▶ _Exercise brief_: Please tally the lines in the listing below that contain the string "tail" and give only that number.
-----
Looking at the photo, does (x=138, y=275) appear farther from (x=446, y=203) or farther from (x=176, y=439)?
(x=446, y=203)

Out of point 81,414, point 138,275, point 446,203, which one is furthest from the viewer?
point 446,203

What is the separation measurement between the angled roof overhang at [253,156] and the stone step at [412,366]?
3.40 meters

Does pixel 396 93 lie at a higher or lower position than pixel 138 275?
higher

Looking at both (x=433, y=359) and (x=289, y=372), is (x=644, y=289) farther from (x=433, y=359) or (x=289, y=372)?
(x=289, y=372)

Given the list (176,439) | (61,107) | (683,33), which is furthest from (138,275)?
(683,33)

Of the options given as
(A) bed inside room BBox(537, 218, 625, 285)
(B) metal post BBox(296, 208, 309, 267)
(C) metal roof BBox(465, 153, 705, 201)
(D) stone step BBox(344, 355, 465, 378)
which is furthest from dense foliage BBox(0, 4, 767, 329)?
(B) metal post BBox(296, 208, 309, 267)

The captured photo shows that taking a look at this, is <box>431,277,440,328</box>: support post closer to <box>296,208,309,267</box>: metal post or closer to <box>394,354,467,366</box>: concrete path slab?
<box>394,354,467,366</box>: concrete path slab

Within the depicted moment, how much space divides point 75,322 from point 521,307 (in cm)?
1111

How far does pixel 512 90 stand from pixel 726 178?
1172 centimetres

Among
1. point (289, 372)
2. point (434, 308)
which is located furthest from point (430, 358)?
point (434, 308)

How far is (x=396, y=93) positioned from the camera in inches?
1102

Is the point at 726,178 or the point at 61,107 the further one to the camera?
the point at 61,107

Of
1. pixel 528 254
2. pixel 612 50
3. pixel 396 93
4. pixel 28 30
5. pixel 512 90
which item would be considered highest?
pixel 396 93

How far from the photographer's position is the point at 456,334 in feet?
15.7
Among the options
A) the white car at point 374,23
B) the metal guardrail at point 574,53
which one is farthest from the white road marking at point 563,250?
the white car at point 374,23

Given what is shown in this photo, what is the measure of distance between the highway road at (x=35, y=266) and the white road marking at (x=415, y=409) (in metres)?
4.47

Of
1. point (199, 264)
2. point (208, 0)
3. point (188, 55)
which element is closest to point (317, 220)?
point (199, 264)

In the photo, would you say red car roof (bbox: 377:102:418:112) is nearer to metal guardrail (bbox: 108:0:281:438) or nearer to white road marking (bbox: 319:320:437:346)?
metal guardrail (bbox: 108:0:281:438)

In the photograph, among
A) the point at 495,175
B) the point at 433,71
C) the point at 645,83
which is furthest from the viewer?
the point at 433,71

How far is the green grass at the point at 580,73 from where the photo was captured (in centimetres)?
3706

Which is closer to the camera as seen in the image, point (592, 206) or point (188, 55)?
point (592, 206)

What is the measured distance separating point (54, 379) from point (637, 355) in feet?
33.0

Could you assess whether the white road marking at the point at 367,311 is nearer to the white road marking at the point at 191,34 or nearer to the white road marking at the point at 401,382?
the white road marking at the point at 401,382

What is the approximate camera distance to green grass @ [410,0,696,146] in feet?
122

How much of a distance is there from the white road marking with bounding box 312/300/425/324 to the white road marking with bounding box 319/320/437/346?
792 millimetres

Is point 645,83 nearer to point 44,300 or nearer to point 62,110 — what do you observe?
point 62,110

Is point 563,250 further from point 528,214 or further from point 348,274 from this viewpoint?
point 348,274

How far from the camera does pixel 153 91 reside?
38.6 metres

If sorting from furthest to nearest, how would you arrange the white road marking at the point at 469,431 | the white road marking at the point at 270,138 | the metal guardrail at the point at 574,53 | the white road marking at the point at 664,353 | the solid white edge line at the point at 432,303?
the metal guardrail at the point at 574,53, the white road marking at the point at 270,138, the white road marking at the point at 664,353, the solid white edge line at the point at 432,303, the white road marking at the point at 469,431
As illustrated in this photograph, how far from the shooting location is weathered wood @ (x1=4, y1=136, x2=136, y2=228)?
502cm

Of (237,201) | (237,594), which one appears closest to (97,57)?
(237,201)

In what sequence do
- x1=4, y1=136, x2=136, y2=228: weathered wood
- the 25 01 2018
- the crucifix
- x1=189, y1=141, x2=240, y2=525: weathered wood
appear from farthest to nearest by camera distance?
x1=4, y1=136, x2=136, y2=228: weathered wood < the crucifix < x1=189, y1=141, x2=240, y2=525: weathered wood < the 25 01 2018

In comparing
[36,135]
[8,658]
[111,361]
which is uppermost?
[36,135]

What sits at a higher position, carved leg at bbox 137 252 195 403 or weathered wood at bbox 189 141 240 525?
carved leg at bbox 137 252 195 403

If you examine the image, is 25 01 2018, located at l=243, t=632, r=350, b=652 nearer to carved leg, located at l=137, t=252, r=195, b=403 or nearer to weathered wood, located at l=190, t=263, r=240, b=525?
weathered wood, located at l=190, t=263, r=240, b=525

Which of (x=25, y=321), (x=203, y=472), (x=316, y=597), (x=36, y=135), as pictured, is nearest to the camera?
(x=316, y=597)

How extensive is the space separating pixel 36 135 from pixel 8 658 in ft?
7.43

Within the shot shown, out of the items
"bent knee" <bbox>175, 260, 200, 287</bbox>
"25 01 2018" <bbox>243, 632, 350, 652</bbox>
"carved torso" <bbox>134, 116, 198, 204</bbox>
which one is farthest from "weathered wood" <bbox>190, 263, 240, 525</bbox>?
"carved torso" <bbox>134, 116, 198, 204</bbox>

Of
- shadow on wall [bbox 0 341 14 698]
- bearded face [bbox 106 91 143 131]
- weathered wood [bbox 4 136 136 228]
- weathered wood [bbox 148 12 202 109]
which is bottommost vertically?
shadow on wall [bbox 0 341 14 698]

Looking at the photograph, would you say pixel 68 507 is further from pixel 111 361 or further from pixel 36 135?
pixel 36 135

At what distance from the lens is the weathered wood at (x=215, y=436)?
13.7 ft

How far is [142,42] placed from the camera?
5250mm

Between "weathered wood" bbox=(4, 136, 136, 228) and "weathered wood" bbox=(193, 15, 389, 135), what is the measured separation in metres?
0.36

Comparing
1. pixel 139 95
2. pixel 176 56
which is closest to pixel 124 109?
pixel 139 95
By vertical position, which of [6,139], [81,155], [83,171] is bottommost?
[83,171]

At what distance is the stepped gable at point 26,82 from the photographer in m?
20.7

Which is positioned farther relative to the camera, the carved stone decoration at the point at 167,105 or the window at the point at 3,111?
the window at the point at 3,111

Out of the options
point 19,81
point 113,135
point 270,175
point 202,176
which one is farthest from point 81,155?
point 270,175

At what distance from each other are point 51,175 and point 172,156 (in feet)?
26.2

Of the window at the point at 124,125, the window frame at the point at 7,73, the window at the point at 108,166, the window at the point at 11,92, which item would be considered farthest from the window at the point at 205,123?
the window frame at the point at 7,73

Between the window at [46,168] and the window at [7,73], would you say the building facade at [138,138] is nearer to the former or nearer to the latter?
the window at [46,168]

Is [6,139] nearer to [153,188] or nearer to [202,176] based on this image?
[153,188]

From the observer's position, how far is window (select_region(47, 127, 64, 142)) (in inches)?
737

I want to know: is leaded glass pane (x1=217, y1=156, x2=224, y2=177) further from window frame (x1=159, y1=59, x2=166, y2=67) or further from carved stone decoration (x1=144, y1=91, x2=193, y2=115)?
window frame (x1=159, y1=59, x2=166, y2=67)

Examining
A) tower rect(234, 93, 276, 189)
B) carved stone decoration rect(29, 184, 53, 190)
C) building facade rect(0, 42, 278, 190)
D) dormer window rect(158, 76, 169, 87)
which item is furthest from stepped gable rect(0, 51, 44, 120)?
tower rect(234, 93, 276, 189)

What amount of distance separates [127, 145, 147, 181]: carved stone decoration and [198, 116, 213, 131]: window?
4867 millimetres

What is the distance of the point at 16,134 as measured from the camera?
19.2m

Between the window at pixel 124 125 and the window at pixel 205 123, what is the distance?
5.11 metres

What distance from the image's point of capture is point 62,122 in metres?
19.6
-----
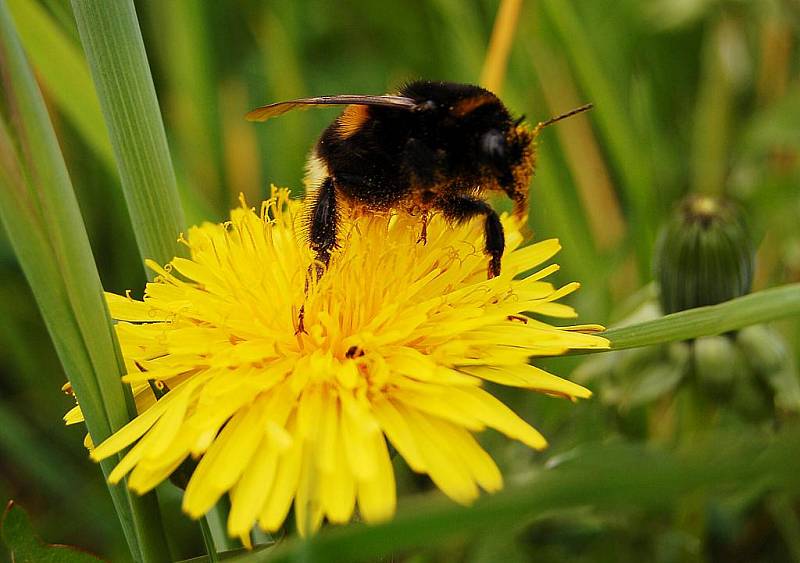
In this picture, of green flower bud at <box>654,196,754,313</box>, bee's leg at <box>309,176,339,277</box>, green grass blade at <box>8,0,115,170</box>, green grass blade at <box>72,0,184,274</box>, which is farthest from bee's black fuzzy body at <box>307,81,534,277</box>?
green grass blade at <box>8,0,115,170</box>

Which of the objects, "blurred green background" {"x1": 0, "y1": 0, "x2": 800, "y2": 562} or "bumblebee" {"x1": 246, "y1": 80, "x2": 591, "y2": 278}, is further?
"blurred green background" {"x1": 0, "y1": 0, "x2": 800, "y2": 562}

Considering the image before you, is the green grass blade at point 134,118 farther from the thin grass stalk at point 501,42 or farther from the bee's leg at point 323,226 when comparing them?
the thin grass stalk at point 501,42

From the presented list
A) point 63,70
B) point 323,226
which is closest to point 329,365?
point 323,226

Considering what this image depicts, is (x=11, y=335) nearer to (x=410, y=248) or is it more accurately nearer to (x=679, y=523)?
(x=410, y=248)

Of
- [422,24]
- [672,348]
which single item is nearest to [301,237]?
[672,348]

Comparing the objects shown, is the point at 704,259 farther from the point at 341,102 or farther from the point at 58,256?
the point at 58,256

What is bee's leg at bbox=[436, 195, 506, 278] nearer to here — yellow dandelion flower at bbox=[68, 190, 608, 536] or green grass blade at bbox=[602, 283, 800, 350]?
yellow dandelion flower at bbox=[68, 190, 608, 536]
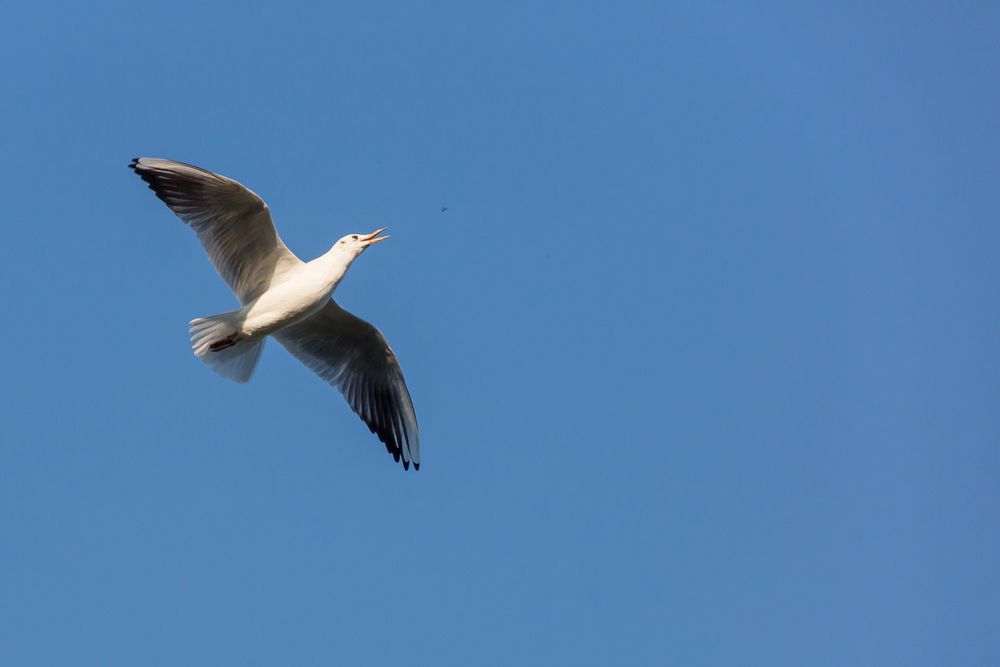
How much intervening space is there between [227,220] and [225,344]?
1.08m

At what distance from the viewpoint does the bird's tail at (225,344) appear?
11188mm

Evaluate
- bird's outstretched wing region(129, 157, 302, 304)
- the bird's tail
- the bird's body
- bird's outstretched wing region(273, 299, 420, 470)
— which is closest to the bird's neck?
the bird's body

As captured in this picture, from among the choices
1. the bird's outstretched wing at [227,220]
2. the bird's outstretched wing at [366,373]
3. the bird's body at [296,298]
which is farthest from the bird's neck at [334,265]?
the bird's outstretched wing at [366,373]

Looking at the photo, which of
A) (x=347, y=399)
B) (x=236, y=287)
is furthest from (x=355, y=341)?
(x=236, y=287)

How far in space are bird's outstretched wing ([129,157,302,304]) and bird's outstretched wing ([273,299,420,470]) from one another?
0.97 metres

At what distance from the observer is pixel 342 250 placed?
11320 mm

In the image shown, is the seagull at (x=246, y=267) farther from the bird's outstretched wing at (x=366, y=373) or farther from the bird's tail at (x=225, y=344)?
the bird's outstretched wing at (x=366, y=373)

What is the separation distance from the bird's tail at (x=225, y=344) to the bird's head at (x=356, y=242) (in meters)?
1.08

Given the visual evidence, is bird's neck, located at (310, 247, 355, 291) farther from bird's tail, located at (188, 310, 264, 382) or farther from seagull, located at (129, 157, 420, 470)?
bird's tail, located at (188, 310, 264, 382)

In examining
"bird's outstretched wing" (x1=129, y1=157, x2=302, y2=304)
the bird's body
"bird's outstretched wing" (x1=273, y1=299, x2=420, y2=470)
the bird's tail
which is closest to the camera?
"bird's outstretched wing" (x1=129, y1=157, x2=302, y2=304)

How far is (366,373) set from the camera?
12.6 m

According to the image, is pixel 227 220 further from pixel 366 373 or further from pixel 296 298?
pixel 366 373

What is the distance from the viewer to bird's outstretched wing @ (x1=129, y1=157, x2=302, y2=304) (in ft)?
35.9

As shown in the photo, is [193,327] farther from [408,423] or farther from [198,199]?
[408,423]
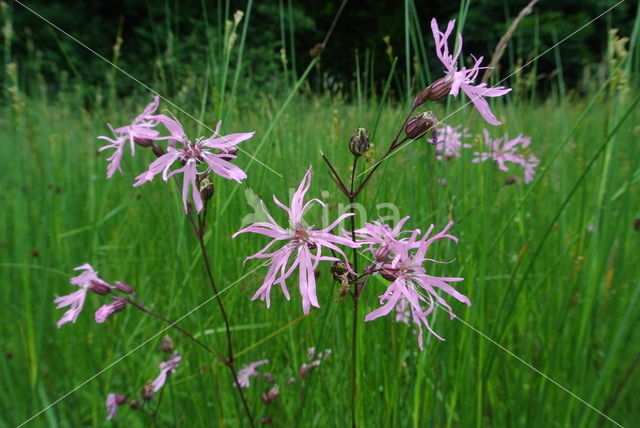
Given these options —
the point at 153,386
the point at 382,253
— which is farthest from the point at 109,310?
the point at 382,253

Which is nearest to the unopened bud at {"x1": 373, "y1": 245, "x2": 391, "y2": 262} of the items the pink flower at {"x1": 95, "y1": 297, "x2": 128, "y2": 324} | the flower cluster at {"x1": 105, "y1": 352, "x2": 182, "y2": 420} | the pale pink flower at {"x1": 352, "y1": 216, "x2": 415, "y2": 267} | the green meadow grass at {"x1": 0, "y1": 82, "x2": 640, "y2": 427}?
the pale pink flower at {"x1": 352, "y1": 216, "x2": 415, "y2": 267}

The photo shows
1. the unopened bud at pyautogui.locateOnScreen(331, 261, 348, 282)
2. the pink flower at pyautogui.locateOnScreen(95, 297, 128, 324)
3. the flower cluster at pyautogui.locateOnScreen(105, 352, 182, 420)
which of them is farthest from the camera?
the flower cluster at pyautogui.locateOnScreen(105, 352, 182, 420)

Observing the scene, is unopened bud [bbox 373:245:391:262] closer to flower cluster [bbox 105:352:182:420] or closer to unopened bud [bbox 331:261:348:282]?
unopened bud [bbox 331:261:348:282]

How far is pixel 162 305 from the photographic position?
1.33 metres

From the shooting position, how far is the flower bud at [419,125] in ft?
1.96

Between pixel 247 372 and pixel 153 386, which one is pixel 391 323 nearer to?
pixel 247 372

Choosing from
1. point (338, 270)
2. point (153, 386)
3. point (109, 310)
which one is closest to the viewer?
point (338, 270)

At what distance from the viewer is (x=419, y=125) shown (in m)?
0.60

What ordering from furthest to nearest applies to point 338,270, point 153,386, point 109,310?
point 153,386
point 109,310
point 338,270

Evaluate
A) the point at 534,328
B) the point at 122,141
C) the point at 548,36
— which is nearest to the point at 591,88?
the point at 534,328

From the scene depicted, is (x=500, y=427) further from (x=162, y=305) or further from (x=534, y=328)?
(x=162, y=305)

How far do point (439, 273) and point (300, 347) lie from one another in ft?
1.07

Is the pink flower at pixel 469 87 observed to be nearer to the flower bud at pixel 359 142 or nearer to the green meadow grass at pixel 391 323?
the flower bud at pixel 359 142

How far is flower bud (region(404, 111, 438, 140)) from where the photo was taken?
-----
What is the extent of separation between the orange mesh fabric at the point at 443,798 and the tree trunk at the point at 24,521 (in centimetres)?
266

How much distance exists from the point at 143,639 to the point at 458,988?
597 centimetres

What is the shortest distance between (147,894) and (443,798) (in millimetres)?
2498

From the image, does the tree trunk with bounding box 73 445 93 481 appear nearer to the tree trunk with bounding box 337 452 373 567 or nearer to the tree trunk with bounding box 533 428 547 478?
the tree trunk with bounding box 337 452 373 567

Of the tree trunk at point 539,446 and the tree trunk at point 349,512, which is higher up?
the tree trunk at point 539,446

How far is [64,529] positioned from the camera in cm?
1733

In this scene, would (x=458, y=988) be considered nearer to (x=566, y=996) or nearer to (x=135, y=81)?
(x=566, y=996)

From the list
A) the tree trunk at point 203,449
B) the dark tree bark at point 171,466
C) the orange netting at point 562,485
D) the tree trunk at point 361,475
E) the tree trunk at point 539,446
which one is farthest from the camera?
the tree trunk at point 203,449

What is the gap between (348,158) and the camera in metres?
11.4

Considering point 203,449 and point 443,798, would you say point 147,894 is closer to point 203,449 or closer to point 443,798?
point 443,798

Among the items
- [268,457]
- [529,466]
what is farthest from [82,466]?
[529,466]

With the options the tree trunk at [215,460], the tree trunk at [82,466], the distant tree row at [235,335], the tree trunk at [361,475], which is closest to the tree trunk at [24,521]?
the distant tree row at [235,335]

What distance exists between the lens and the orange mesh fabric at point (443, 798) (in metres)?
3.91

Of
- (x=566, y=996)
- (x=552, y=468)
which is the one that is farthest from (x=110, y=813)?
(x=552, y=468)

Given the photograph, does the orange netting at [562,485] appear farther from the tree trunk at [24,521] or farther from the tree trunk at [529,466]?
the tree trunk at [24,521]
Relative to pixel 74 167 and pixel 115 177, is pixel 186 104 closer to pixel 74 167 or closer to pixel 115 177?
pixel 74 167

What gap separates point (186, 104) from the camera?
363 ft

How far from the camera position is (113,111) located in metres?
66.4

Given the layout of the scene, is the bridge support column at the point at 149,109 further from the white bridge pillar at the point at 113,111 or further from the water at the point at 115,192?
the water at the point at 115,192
-----
▶ _Completed exercise_: 7